"common" administrative security group is removed by user

I am marking this as Incomplete from the observation below.

neutron API does not allow to add/remove a specific security group. When a regular user would like to update security groups of a neutron port, they needs to specify a whole set of security groups.
Such regular user cannot know security group(s) assigned by admin (you mentioned in the bug report), so this is not specific to horizon.

If you really would like to have this feature in OpenStack, I would suggest you to discuss this with Nova/Neutron team.

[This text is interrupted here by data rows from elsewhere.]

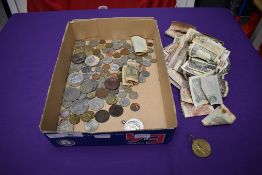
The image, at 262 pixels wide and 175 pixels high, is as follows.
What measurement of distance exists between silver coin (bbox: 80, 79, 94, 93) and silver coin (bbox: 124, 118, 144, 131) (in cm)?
28

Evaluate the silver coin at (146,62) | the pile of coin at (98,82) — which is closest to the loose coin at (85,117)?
the pile of coin at (98,82)

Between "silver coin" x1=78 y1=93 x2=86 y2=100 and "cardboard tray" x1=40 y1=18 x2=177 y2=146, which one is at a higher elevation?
"cardboard tray" x1=40 y1=18 x2=177 y2=146

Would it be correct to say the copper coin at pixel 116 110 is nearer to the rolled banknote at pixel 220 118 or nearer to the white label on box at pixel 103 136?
the white label on box at pixel 103 136

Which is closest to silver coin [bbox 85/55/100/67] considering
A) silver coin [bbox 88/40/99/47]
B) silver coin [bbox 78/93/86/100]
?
silver coin [bbox 88/40/99/47]

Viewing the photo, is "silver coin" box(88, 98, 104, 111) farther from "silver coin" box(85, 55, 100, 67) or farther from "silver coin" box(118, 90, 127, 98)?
"silver coin" box(85, 55, 100, 67)

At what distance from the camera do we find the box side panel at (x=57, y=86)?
0.91 meters

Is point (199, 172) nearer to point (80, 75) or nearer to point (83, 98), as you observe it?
point (83, 98)

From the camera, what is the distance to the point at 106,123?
3.34 ft

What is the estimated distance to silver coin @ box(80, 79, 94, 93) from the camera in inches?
44.8

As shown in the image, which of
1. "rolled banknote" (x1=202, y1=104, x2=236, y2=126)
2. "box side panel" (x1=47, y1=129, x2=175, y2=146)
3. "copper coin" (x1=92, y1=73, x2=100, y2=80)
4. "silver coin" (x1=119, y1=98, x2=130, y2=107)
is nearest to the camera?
"box side panel" (x1=47, y1=129, x2=175, y2=146)

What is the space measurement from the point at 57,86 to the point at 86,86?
0.51 ft

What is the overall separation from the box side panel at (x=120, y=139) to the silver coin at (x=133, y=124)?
0.09 meters

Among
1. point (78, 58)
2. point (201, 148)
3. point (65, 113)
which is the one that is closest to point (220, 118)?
point (201, 148)

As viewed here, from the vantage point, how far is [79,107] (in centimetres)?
107
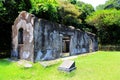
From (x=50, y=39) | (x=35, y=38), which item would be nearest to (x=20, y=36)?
(x=50, y=39)

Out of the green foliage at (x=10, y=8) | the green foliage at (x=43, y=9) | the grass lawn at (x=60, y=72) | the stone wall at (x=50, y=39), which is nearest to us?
the grass lawn at (x=60, y=72)

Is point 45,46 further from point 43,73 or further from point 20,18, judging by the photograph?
point 43,73

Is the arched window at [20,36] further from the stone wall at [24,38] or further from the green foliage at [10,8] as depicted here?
the green foliage at [10,8]

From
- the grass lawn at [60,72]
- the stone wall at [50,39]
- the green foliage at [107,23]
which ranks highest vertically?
the green foliage at [107,23]

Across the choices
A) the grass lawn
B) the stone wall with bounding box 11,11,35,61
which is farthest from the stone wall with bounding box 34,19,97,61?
the grass lawn

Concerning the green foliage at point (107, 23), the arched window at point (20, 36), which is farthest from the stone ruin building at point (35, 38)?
the green foliage at point (107, 23)

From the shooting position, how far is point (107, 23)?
111 ft

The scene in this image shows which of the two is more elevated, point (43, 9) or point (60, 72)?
point (43, 9)

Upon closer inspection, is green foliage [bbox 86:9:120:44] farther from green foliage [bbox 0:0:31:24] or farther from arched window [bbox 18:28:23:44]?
arched window [bbox 18:28:23:44]

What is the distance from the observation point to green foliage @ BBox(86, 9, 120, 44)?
110 feet

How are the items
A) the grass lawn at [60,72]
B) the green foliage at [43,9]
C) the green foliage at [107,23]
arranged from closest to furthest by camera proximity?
the grass lawn at [60,72], the green foliage at [43,9], the green foliage at [107,23]

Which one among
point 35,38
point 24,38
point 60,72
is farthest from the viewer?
point 24,38

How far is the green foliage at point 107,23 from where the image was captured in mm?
33625

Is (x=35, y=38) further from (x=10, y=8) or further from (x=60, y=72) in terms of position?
(x=10, y=8)
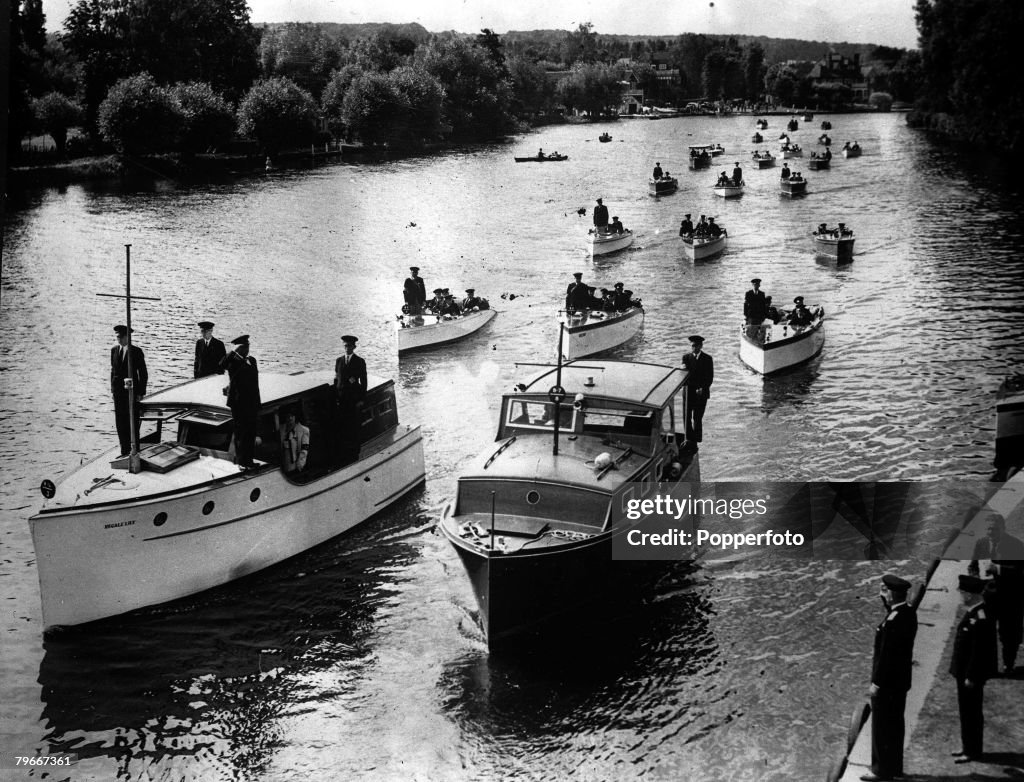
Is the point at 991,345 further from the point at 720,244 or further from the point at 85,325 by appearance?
the point at 85,325

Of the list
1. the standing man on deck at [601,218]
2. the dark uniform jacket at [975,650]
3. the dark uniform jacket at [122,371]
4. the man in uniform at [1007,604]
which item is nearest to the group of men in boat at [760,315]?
the standing man on deck at [601,218]

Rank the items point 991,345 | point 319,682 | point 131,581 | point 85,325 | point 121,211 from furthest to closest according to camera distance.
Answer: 1. point 121,211
2. point 85,325
3. point 991,345
4. point 131,581
5. point 319,682

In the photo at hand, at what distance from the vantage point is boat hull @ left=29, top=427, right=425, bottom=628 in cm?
1546

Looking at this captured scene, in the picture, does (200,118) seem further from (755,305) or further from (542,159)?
(755,305)

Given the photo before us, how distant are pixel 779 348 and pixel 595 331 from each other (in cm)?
575

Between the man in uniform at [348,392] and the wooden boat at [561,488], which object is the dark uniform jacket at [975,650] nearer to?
the wooden boat at [561,488]

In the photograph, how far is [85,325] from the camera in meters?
35.4

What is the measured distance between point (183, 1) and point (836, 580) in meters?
91.1

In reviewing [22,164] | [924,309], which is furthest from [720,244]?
[22,164]

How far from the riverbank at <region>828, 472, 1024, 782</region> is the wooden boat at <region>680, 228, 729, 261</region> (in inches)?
1271

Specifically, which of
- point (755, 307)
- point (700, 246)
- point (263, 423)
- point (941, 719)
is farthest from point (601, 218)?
point (941, 719)

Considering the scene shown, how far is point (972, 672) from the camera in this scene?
422 inches

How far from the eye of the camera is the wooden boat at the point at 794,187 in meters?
66.7

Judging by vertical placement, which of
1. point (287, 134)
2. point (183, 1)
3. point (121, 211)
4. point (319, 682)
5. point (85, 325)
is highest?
point (183, 1)
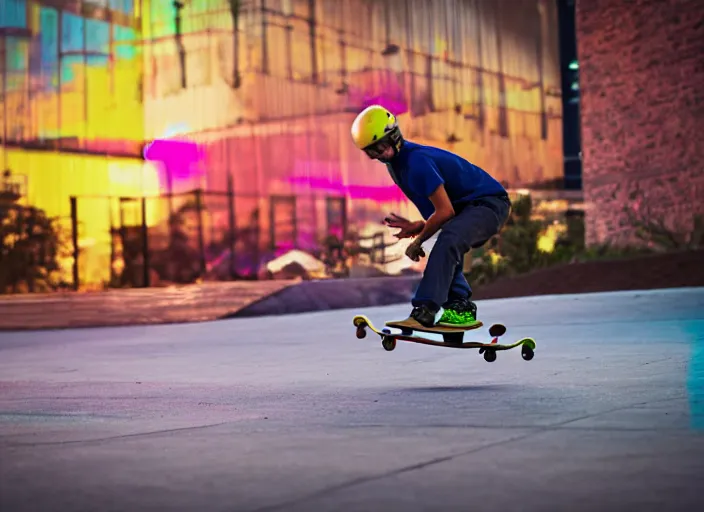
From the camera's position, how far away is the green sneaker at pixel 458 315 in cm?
890

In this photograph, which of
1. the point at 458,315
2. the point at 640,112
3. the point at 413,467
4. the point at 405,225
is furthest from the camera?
the point at 640,112

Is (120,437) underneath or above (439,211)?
underneath

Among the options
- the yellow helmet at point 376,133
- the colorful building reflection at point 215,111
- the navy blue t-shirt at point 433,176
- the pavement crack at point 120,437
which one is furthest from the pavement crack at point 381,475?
the colorful building reflection at point 215,111

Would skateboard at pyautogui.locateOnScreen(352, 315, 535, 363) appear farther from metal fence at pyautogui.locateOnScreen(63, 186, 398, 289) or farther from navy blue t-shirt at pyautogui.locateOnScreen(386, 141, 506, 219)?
metal fence at pyautogui.locateOnScreen(63, 186, 398, 289)

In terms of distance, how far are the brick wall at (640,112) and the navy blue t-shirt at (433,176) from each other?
578 inches

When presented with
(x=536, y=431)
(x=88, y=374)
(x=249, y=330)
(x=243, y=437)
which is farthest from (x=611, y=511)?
(x=249, y=330)

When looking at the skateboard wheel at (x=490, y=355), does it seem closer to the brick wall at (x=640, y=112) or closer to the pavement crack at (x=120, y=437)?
the pavement crack at (x=120, y=437)

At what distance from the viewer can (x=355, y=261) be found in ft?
86.4

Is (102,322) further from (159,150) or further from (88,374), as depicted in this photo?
(88,374)

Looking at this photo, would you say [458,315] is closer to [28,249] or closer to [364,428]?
[364,428]

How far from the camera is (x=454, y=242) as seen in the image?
28.0 feet

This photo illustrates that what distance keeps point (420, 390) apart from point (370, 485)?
3226 millimetres

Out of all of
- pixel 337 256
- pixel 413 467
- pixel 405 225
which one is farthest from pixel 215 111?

As my neutron core hat this usage is not intended. It just works for nova security group API which has been deprecated a long ago. neutron-fwaas has a concept of shared firewall groups and I believe this is designed to support a feature you want.

More information

If a regular user want to add a security group to a server after admin added a common (hidden) security group to the server, the regular user no longer calls "openstack server add security group". This looks confusing. See the line of the link: http://paste.openstack.org/show/735989/

In addition, (common? hidden?) security groups assigned by admin can be cleared easily.
"openstack port set --no-security-group 5d2b8ff7-1a92-4b57-972a-6c9402f9a083" does it. This is the intended behavior in the neutron API. http://paste.openstack.org/show/735990/

My general suggestion is not to depend on this behavior.

Hi shared firewall groups would indeed solve my problem.

My (other issue) is that I can only make it work within l3 in openstack.
E.g it works behind qrouters, or with floating ips.

My private cloud set up uses openvswitch and has external l3. Is l2 firewalling with openvswitch supported? "Supports L2 firewalling (VM ports)" https://docs.openstack.org/newton/networking-guide/fwaas.html
or must it go through openstack managed l3, as I assume?

Jesper, how is comment #3 related to horizon?

This is not a horizon bug now. Marking this as Invalid.